Data for review Start Marker

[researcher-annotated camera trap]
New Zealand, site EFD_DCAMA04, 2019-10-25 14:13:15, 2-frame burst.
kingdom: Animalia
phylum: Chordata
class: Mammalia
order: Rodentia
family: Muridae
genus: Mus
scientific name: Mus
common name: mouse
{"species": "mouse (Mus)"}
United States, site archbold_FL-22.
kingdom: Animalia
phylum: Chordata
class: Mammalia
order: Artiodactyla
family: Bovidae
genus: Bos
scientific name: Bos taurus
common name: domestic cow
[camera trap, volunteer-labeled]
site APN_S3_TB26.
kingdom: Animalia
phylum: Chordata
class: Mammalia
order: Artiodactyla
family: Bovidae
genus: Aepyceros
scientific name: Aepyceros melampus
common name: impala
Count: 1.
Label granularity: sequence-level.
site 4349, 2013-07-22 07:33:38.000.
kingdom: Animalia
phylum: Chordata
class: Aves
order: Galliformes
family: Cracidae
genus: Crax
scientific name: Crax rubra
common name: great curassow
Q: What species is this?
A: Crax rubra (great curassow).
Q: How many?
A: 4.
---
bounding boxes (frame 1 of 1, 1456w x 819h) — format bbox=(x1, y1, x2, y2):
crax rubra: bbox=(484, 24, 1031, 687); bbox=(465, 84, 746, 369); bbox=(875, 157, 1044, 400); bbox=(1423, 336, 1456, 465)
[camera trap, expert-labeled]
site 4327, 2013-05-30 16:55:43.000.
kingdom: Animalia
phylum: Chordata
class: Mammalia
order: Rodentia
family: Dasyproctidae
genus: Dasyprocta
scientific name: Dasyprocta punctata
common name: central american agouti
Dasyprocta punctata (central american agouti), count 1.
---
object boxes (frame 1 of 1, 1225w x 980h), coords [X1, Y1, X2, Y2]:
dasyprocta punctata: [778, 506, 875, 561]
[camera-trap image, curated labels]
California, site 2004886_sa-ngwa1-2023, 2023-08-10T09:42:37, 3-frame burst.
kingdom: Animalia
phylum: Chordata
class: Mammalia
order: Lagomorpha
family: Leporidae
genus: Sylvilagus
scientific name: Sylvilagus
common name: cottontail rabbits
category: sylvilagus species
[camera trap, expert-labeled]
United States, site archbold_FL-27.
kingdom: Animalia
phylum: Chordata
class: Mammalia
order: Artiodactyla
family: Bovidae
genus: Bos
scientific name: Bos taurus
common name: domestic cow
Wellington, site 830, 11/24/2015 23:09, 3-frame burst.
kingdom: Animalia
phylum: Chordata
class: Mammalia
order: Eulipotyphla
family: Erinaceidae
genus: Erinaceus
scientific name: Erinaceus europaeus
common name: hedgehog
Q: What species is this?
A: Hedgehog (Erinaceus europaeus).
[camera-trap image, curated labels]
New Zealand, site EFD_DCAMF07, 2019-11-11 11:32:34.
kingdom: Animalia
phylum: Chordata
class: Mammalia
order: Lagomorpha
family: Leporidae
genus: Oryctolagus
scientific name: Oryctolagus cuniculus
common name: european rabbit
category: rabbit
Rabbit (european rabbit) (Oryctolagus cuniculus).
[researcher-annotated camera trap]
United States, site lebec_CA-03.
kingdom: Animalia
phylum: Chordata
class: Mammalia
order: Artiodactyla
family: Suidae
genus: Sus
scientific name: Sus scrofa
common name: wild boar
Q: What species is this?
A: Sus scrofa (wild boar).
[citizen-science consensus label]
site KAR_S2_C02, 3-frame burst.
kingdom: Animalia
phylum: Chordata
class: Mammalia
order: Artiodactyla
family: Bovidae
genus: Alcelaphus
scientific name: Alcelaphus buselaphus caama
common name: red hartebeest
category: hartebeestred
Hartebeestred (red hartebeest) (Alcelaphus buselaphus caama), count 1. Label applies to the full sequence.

Data for review End Marker

What you need to do -
Please repeat every entry, exactly as it was written.

Exercise response -
[researcher-annotated camera trap]
New Zealand, site EFD_DCAMA04, 2019-10-25 14:13:15, 2-frame burst.
kingdom: Animalia
phylum: Chordata
class: Mammalia
order: Rodentia
family: Muridae
genus: Mus
scientific name: Mus
common name: mouse
{"species": "mouse (Mus)"}
United States, site archbold_FL-22.
kingdom: Animalia
phylum: Chordata
class: Mammalia
order: Artiodactyla
family: Bovidae
genus: Bos
scientific name: Bos taurus
common name: domestic cow
[camera trap, volunteer-labeled]
site APN_S3_TB26.
kingdom: Animalia
phylum: Chordata
class: Mammalia
order: Artiodactyla
family: Bovidae
genus: Aepyceros
scientific name: Aepyceros melampus
common name: impala
Count: 1.
Label granularity: sequence-level.
site 4349, 2013-07-22 07:33:38.000.
kingdom: Animalia
phylum: Chordata
class: Aves
order: Galliformes
family: Cracidae
genus: Crax
scientific name: Crax rubra
common name: great curassow
Q: What species is this?
A: Crax rubra (great curassow).
Q: How many?
A: 4.
---
bounding boxes (frame 1 of 1, 1456w x 819h) — format bbox=(x1, y1, x2, y2):
crax rubra: bbox=(484, 24, 1031, 687); bbox=(465, 84, 746, 369); bbox=(875, 157, 1044, 400); bbox=(1423, 336, 1456, 465)
[camera trap, expert-labeled]
site 4327, 2013-05-30 16:55:43.000.
kingdom: Animalia
phylum: Chordata
class: Mammalia
order: Rodentia
family: Dasyproctidae
genus: Dasyprocta
scientific name: Dasyprocta punctata
common name: central american agouti
Dasyprocta punctata (central american agouti), count 1.
---
object boxes (frame 1 of 1, 1225w x 980h), coords [X1, Y1, X2, Y2]:
dasyprocta punctata: [778, 506, 875, 561]
[camera-trap image, curated labels]
California, site 2004886_sa-ngwa1-2023, 2023-08-10T09:42:37, 3-frame burst.
kingdom: Animalia
phylum: Chordata
class: Mammalia
order: Lagomorpha
family: Leporidae
genus: Sylvilagus
scientific name: Sylvilagus
common name: cottontail rabbits
category: sylvilagus species
[camera trap, expert-labeled]
United States, site archbold_FL-27.
kingdom: Animalia
phylum: Chordata
class: Mammalia
order: Artiodactyla
family: Bovidae
genus: Bos
scientific name: Bos taurus
common name: domestic cow
Wellington, site 830, 11/24/2015 23:09, 3-frame burst.
kingdom: Animalia
phylum: Chordata
class: Mammalia
order: Eulipotyphla
family: Erinaceidae
genus: Erinaceus
scientific name: Erinaceus europaeus
common name: hedgehog
Q: What species is this?
A: Hedgehog (Erinaceus europaeus).
[camera-trap image, curated labels]
New Zealand, site EFD_DCAMF07, 2019-11-11 11:32:34.
kingdom: Animalia
phylum: Chordata
class: Mammalia
order: Lagomorpha
family: Leporidae
genus: Oryctolagus
scientific name: Oryctolagus cuniculus
common name: european rabbit
category: rabbit
Rabbit (european rabbit) (Oryctolagus cuniculus).
[researcher-annotated camera trap]
United States, site lebec_CA-03.
kingdom: Animalia
phylum: Chordata
class: Mammalia
order: Artiodactyla
family: Suidae
genus: Sus
scientific name: Sus scrofa
common name: wild boar
Q: What species is this?
A: Sus scrofa (wild boar).
[citizen-science consensus label]
site KAR_S2_C02, 3-frame burst.
kingdom: Animalia
phylum: Chordata
class: Mammalia
order: Artiodactyla
family: Bovidae
genus: Alcelaphus
scientific name: Alcelaphus buselaphus caama
common name: red hartebeest
category: hartebeestred
Hartebeestred (red hartebeest) (Alcelaphus buselaphus caama), count 1. Label applies to the full sequence.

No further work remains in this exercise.